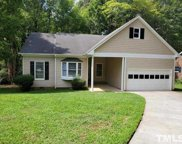 104 Oxpens Road, Cary image
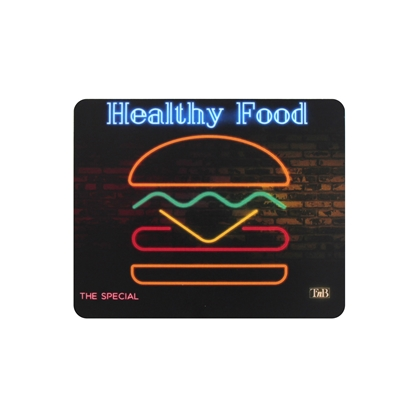 Picture of TnB Burger Mouse Pad
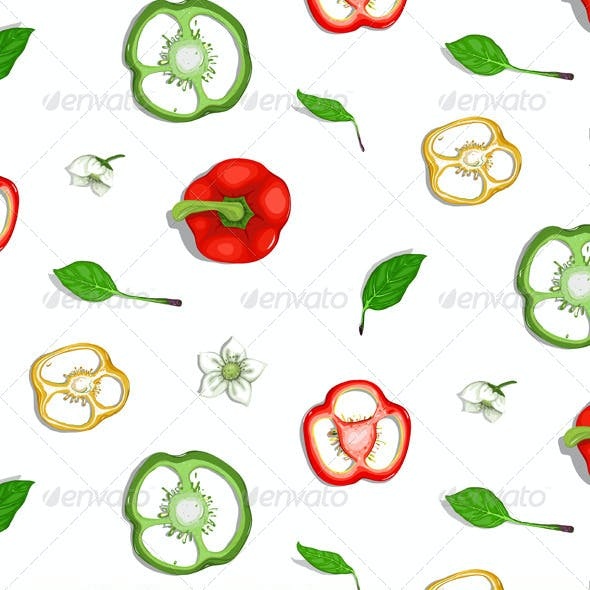Paprika Sweet Pepper Seamless Background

□ □ □ □

[YOUR GOAL]:
What the answer must hold is the exact text of every line from the one containing "Picture of TnB Burger Mouse Pad" through the end of the data, minus any pictures.

[SOLUTION TO THIS TASK]:
 Picture of TnB Burger Mouse Pad
Paprika Sweet Pepper Seamless Background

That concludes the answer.